The Receipts We Don’t Post

Over the years, I’ve kept notes like these. Handwritten cards. Quick messages. Small acknowledgments that weren’t meant for LinkedIn, weren’t crafted for performance, and weren’t written with an audience in mind. They were simply moments where someone paused long enough to say: I see you. This mattered. Thank you.

These notes are just are small tokens that span more than a decade of work. They are quiet. They are personal. They are indicators that I am doing exactly what I’m supposed to be doing.

A reminder to keep going…even when it doesn’t feel good!

A Career Built on People, Not Optics

My career has been intentionally colorful. Not linear. Not narrow. Not boxed into one function or one industry. I’ve consistently found myself drawn to people-centered opportunities: roles where culture, talent, leadership, and human experience weren’t treated as side quests, but as core infrastructure.

What I’ve learned instead is this: many organizations say people-first. Very few are built to sustain it.

Where The Dezonie Collective Lives

That gap—the space between intention and reality—is where The Dezonie Collective lives.

Our work is about people-centered approaches that actually make sense in practice. That shows up in how we partner with schools and campuses, preparing students not just to get hired, but to understand themselves inside professional systems. It shows up in how we work with companies—helping them design organizations, teams, and foundations that are inclusive, functional, and honest about the humans they employ.

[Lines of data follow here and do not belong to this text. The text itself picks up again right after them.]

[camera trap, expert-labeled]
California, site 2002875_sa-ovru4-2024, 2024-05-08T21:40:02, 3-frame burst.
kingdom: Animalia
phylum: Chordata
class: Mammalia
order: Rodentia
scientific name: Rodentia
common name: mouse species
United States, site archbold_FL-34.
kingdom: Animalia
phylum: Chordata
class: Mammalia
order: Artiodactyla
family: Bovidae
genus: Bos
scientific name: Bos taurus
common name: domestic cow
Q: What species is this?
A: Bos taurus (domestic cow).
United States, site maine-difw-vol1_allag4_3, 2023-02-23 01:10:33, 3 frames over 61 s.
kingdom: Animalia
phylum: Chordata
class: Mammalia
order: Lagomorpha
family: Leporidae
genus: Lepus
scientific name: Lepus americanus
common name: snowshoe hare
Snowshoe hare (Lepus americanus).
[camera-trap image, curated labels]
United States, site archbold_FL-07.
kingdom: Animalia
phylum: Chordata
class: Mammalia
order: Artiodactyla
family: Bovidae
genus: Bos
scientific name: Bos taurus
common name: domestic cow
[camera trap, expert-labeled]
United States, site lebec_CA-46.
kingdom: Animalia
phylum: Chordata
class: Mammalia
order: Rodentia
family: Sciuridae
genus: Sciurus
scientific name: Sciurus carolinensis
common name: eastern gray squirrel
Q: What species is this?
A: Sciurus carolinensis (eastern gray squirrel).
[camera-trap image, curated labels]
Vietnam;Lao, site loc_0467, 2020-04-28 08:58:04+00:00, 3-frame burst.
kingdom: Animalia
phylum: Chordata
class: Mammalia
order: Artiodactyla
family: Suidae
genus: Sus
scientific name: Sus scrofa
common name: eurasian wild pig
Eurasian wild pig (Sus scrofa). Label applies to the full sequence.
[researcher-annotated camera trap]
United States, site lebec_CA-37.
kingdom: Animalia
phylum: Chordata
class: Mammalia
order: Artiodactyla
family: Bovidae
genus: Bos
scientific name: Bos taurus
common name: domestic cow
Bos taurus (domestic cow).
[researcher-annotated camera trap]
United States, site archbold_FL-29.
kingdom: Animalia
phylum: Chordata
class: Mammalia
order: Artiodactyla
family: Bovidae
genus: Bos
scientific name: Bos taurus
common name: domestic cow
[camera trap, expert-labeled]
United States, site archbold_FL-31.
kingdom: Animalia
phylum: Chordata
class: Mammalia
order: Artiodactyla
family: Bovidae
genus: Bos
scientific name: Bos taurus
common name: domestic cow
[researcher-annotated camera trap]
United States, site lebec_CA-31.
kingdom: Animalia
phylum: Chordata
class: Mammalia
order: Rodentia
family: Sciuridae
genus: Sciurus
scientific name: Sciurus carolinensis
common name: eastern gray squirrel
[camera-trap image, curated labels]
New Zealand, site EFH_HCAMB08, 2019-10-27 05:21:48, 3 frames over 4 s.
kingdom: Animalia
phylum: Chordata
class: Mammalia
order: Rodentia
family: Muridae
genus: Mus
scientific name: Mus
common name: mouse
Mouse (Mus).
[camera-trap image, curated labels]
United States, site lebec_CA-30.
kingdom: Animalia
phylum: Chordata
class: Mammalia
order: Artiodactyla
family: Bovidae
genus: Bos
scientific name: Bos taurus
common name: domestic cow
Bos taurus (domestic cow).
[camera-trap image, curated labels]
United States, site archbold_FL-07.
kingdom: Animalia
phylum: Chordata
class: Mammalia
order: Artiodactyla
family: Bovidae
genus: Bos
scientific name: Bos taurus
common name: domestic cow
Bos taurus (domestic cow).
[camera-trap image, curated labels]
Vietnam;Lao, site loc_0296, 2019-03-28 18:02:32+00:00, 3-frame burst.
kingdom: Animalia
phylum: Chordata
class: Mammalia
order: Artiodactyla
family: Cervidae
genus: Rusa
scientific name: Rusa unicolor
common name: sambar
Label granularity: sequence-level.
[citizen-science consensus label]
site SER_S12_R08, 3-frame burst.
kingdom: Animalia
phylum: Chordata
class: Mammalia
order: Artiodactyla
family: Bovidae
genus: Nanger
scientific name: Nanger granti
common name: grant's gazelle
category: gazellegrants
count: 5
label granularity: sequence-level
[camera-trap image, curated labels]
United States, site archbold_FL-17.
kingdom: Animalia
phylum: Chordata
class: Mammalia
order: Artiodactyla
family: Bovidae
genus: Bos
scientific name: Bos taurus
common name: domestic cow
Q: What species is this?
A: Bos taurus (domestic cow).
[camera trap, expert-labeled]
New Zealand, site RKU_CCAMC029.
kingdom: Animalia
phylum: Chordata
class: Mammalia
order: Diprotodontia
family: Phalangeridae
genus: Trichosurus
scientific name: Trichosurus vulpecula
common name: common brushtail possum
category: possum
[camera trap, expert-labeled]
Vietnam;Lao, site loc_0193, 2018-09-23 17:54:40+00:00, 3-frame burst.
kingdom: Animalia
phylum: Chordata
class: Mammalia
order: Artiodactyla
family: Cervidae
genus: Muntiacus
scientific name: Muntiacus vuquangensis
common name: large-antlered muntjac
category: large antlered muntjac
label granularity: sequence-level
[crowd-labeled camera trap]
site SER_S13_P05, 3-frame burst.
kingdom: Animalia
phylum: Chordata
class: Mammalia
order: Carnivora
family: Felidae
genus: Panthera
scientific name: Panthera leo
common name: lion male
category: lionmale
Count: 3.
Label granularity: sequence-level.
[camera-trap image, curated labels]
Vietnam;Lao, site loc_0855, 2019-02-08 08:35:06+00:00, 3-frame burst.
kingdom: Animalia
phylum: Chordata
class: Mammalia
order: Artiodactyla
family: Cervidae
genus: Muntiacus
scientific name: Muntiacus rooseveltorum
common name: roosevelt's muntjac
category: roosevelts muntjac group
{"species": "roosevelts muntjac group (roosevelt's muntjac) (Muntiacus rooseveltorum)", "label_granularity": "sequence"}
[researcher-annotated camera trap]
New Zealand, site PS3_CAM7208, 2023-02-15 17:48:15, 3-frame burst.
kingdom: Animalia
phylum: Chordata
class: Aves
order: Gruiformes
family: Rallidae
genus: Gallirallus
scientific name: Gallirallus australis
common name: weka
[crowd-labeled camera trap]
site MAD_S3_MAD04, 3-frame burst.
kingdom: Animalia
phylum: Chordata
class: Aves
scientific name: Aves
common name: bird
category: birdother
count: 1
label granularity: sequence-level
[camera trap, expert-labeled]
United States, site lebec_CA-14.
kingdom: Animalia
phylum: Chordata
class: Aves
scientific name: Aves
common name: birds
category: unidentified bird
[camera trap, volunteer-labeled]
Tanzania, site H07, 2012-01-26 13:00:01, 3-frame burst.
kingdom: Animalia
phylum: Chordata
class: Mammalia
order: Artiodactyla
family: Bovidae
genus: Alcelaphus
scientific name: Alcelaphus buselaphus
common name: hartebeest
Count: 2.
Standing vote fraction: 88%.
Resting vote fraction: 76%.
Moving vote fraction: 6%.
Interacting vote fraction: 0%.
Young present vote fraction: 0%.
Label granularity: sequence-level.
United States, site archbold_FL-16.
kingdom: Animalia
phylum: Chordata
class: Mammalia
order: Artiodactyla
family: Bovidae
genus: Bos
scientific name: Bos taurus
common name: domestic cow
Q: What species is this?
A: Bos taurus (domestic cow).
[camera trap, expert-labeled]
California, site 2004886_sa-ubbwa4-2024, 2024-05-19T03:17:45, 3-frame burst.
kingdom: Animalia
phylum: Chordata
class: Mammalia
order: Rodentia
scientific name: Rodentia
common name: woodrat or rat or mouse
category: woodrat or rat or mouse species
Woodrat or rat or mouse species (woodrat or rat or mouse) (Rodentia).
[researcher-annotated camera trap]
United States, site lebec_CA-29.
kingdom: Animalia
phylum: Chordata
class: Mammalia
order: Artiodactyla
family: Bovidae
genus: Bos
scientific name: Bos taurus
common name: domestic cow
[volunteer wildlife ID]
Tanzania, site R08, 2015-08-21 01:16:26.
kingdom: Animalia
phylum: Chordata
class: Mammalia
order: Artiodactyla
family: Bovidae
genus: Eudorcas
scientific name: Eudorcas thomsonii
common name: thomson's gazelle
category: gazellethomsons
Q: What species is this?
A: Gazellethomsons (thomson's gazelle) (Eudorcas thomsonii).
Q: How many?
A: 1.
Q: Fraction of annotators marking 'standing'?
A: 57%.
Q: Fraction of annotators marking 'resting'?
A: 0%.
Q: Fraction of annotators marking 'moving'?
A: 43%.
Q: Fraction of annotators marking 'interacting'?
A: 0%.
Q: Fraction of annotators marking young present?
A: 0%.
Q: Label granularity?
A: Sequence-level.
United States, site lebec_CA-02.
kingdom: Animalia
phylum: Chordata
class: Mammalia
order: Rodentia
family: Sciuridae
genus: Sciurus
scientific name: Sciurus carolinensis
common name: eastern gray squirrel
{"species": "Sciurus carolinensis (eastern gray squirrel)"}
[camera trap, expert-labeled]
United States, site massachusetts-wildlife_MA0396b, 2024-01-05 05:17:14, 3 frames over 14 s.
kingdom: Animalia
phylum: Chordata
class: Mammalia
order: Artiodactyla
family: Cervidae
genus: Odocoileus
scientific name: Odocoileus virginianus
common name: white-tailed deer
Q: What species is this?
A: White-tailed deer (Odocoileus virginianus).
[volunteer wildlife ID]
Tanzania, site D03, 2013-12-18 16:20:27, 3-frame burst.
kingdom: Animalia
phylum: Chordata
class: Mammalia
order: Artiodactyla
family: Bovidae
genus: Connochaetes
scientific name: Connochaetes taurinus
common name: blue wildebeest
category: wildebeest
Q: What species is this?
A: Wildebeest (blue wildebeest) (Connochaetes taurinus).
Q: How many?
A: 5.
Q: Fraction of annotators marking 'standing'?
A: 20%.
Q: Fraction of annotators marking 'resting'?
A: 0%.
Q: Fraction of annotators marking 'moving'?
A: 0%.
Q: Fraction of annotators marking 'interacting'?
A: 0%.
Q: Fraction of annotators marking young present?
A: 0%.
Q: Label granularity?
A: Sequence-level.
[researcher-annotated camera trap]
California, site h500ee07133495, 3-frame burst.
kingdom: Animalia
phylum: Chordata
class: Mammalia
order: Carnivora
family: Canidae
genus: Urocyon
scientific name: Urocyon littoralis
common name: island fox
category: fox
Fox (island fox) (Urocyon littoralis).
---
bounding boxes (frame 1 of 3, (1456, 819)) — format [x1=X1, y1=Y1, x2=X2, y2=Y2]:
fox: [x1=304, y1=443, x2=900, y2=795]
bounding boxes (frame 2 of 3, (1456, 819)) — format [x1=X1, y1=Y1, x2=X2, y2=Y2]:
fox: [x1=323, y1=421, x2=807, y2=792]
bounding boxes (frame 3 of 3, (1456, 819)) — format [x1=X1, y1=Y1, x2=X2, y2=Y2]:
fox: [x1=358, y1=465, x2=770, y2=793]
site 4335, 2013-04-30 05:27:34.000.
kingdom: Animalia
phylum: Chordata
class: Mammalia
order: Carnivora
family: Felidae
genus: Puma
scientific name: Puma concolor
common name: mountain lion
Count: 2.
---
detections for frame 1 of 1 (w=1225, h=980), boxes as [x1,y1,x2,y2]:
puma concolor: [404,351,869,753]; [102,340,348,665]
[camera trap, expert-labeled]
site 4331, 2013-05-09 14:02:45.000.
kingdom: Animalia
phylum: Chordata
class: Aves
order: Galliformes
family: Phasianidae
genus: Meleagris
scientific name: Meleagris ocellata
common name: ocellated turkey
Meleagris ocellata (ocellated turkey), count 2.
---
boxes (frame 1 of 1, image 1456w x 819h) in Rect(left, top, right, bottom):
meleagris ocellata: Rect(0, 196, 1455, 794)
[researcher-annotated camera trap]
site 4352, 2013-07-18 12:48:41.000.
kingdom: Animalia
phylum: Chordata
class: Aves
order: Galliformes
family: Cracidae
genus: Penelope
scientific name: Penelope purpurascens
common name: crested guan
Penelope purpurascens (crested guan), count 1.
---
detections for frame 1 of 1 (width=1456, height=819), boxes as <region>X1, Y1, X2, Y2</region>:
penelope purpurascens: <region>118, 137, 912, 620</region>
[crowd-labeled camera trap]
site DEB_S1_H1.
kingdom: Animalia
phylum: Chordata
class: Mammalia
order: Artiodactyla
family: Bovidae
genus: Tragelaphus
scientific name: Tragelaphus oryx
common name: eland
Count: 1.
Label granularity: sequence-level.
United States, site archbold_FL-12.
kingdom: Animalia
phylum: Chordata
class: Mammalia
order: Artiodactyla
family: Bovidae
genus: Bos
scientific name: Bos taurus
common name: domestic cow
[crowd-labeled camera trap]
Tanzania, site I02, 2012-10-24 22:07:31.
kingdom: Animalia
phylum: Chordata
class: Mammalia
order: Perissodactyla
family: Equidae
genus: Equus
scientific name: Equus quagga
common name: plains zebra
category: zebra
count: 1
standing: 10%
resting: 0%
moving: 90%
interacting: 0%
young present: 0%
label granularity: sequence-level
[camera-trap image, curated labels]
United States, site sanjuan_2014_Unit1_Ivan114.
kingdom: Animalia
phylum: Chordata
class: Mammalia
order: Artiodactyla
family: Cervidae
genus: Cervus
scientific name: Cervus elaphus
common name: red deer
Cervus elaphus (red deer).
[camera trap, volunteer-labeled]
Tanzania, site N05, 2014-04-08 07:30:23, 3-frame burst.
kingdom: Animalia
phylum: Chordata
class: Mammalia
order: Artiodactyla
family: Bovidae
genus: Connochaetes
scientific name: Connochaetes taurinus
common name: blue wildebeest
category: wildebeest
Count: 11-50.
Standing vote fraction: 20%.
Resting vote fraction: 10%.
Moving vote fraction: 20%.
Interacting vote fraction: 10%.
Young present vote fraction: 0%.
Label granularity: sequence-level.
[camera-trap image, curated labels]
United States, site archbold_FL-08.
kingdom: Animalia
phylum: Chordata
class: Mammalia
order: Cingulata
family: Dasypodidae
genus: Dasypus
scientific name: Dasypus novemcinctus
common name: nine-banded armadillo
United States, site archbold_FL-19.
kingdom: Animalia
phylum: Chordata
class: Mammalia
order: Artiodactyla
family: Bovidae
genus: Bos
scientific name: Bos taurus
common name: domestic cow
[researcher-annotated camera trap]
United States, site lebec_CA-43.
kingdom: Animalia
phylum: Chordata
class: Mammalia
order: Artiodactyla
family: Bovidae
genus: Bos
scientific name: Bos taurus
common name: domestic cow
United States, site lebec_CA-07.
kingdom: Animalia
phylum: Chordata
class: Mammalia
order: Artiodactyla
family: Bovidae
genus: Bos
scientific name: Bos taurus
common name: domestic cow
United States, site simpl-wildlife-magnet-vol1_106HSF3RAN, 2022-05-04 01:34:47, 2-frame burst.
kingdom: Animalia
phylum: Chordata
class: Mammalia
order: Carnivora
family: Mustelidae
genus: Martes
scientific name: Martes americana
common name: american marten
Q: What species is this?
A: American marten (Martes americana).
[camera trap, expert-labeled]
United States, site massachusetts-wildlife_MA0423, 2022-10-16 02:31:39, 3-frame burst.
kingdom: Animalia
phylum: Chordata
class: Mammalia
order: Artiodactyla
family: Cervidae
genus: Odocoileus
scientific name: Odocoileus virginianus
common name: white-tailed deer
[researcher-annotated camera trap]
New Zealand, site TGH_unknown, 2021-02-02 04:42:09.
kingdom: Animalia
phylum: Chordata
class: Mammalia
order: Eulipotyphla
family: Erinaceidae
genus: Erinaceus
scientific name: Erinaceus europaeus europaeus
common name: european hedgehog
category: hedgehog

Not performative inclusion.

Not glossy values statements.

Real structure. Real clarity. Real accountability.

The Days You Question Everything

And still—let’s be honest. Some days, you question it. I question it.

You question whether the work you’re doing is the right work. Whether you’re pushing uphill for no reason. Whether choosing alignment over ease is worth the friction. Whether the long way around is actually just… too long.


That’s what these notes are to me. They’re not trophies. They’re reminders.

The History That Doesn’t Make Headlines

Reminders that impact doesn’t always announce itself loudly. That people remember how you made them feel long after they forget your title. That the quiet work, the unseen labor of building trust, advocating for people, creating space leaves marks you don’t always get to see in real time.

Black History Month often focuses on legacy at its loudest: movements, milestones, moments etched into textbooks. But there’s another kind of history being made every day—in conversations, in mentorship, in care, in choosing to build something more humane inside systems that reward the opposite.

These notes are proof of that history.

And on the days I forget why I do this work, they gently and firmly remind me.